Step1: Recall z - score formula

The formula for the z - score is $z=\frac{x-\mu}{\sigma}$, where $x$ is the data - point, $\mu$ is the mean, and $\sigma$ is the standard deviation. Here, $\mu = 20.8$ and $\sigma=5.7$.

Step2: Calculate z - score for $x = 9$

Substitute $x = 9$, $\mu = 20.8$, and $\sigma = 5.7$ into the formula: $z=\frac{9 - 20.8}{5.7}=\frac{-11.8}{5.7}\approx - 2.07$.

Step3: Determine if values are unusual

A value is considered unusual if its z - score is less than - 2 or greater than 2. The z - score for 9 is approximately - 2.07, so the score of 9 is unusual.
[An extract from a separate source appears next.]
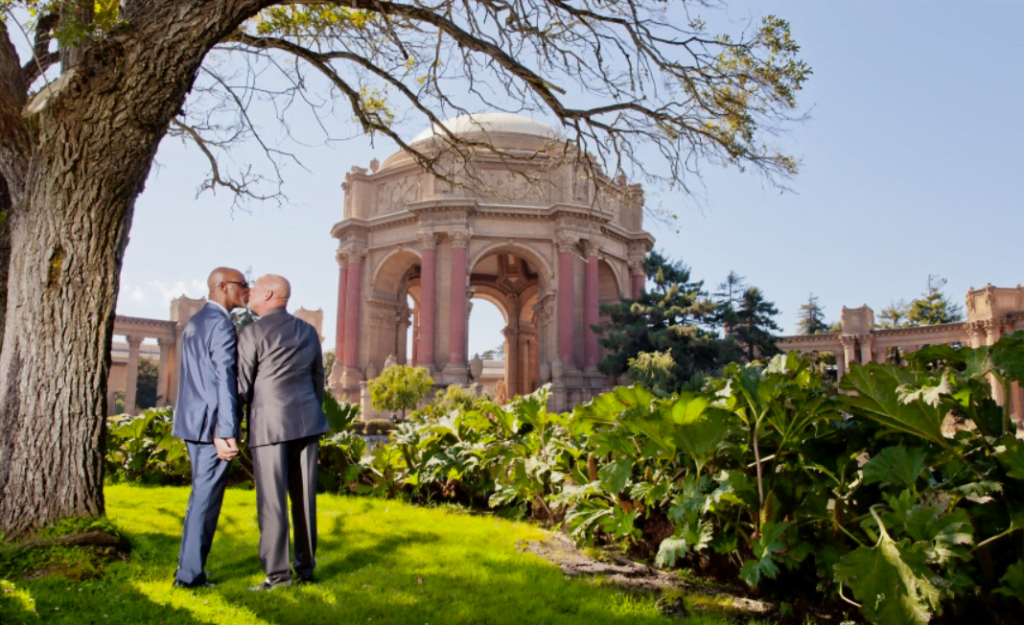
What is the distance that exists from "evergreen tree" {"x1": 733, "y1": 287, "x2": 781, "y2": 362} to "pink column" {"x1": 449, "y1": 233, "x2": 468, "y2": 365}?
471 inches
The z - score for 14 is - 1.19 (not unusual), the z - score for 21 is 0.04 (not unusual). For the fourth value, if we calculate the z - score for $x = 37$: $z=\frac{37-20.8}{5.7}=\frac{16.2}{5.7}\approx2.84$. Since $2.84>2$, the score of 37 is unusual.

Answer:

The z - score for 9 is approximately - 2.07. The unusual values are 9 and 37.